Returning to London after more than three and half years away has been an emotional time. Our newly renovated house (not quite finished) is haunted by the absence of Louise, whose laughter, colour and noise filled every room like that cliched ray of sunshine. Even though the house is configured differently, it still feels like home, our happy home, that we shared as a perfect family of four.
Louise’s bedroom, at the top of the house, is my study, but I find it hard to work there. It has become a shrine to all those who have left my life – Louise’s iconic funeral poster looks challengingly at me, while her art is stacked up, waiting for an audience; then there’s my mother – boxes of her letters are piled up willy-nilly, her paintings lean against the wall, photos of her and her collections of books, china and silver surround me; and finally my father, who is represented by his father’s books, which line the shelf, and albums of old photographs of family I never knew existed are stuffed into drawers. On the bookshelf is a wooden plaque Louise bought for him in Prague – ‘I love my grandpa’.
As I was leaving Singapore a dear friend gave me Julian Barnes’s Levels of Life – a love song to his wife, Pat Kavanagh, who died suddenly. It is only now, after five years, that I feel able to articulate my own feelings coherently about Louise’s death – the raw anger has given way to quieter consideration. And when I read Julian Barnes, I thought, ‘That’s it, he understands me perfectly’. So here I am going to share what he writes on the subject of bereavement and grief. I hope that it resonates with those who have also suffered losses recently.
He speaks of a ‘complicity among the grief-struck [but] only you know what you know’. Yes, we share this pain that only those who have experienced it can understand, especially if you lose a child. No other bereavement can come near it, although Barnes echoes precisely my feelings when he says:
‘I swiftly realised how grief sorts out and realigns those around the grief-struck; how friends are tested; how some pass, some fail. Old friendships may deepen through shared sorrow; or suddenly appear lightweight. The young do better than the middle-aged [my italics]; women better than men .This shouldn’t come as a surprise, but it does’.

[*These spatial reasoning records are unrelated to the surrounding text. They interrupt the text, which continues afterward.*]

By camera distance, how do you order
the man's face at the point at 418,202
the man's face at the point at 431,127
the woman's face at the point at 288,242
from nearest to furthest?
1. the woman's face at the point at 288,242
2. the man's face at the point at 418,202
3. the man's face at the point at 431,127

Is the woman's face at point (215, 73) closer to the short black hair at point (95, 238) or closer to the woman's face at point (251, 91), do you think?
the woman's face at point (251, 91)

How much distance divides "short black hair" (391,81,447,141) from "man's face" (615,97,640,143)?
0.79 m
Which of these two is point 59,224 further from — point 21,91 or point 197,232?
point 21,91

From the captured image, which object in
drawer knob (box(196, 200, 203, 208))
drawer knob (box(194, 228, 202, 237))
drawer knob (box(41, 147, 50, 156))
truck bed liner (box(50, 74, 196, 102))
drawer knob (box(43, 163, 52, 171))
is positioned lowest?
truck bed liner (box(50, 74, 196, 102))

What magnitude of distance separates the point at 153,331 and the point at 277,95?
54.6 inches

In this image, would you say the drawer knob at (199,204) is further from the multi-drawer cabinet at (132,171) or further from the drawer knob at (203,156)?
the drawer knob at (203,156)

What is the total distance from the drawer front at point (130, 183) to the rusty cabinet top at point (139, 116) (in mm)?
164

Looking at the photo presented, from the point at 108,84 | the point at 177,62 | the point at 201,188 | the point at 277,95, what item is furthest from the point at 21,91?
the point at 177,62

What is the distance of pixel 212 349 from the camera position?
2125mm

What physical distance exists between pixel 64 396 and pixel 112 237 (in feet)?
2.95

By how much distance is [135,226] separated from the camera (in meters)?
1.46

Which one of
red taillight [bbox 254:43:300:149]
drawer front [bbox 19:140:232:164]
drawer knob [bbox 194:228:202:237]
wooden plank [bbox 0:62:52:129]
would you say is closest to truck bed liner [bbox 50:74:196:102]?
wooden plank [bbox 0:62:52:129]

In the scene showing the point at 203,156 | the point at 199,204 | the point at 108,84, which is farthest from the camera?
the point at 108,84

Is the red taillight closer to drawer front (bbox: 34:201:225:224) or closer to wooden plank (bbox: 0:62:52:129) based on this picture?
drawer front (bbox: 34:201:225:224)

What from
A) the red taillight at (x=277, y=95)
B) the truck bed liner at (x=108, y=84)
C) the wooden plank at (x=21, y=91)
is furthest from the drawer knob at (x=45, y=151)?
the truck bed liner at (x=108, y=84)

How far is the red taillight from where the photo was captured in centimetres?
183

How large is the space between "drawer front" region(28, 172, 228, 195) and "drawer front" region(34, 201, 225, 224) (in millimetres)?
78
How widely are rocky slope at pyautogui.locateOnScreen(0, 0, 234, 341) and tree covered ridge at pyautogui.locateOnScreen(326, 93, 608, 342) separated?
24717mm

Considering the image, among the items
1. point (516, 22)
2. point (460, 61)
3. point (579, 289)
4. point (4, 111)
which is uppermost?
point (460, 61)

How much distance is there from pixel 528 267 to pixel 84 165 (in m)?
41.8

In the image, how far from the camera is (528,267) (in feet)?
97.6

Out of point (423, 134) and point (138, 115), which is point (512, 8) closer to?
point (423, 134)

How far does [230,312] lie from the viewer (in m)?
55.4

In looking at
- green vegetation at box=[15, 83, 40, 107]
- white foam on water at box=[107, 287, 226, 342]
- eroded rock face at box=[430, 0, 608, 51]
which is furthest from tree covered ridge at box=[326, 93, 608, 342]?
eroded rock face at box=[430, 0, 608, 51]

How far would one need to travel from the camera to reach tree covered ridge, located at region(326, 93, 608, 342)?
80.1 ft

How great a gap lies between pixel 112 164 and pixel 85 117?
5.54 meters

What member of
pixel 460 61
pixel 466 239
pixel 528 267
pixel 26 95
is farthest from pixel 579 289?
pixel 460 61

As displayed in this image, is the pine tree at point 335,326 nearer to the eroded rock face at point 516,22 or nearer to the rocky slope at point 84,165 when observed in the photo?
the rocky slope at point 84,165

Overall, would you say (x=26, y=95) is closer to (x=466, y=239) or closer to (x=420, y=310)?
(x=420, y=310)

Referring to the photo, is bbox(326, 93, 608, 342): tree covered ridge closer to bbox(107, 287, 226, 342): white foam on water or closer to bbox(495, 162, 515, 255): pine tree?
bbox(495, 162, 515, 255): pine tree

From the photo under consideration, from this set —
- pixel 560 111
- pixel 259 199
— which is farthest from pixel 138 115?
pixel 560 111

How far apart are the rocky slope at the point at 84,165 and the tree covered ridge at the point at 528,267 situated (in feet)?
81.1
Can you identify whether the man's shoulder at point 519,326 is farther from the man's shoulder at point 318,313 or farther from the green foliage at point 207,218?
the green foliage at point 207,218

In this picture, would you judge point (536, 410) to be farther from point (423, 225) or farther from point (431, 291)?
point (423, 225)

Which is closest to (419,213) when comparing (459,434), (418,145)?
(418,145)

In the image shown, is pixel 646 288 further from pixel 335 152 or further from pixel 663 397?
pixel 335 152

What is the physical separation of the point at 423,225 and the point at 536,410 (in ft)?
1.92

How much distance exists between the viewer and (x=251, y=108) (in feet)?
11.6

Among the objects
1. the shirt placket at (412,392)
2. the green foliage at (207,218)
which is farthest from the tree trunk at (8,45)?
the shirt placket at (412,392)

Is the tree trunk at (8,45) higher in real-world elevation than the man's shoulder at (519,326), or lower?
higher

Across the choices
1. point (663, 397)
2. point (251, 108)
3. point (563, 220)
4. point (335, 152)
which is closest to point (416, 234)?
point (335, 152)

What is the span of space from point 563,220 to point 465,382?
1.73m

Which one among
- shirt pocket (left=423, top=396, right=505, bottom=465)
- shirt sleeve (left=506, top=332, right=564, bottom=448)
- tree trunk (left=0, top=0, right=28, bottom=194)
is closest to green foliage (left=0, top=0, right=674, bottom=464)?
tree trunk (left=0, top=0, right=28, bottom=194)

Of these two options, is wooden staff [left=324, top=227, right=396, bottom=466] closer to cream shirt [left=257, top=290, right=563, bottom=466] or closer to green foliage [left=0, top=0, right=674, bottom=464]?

Later he touches on that gulf – in modern parlance, the elephant in the room – that occurs because people are unwilling, afraid even, to mention the dead person’s name, something we are oh so familiar with. The young are so much better at this on the whole. It is as if Louise has become part of the past, has ceased to exist through her death:
‘…if this isn’t yet true for me, the grammar, like everything else has begun to shift: she exists not really in the present, not wholly in the past, but in some intermediate tense, the past present. Perhaps this is why I relish hearing even the slightest new thing about her: a previously unreported memory….I take surrogate pleasure in her appearances in other people’s dreams – how she behaves and is dressed, what she eats, how close she is now to what she was then…such fugitive moments excite me because they briefly re-anchor her in the present, reduce her from the past-present, and delay a little longer the slippage into the past-historic.’
I could so easily have written this.
So here I am trying to return to a new normal, looking for the moments of progress ‘when concentration returns, when cheerfulness and pleasure return even while you recognise the cheerfulness has become more fragile, and present pleasure no match for past joy. When grief becomes ‘just’ the memory of grief – if it ever does’.
People always say ‘you’ll come out of it…and you do come out of it, that’s true. But you don’t come out of it like a train coming out of a tunnel, bursting through the Downs into the sunshine and that swift, rattling descent into the channel; you come out of it as a gull comes out of an oil slick; you are tarred and feathered for life’.
In the hallway stands an ebony throne, inlaid with ivory birds and geometric motifs. Here in splendour sits a life-size photograph of Louise, scattered beneath her are pairs of her sunglasses, a bottle of champagne, another of beer with her photograph on the label, a signed tee shirt from a musician she worked with, some cards from friends. She may be gone, but she is always with us.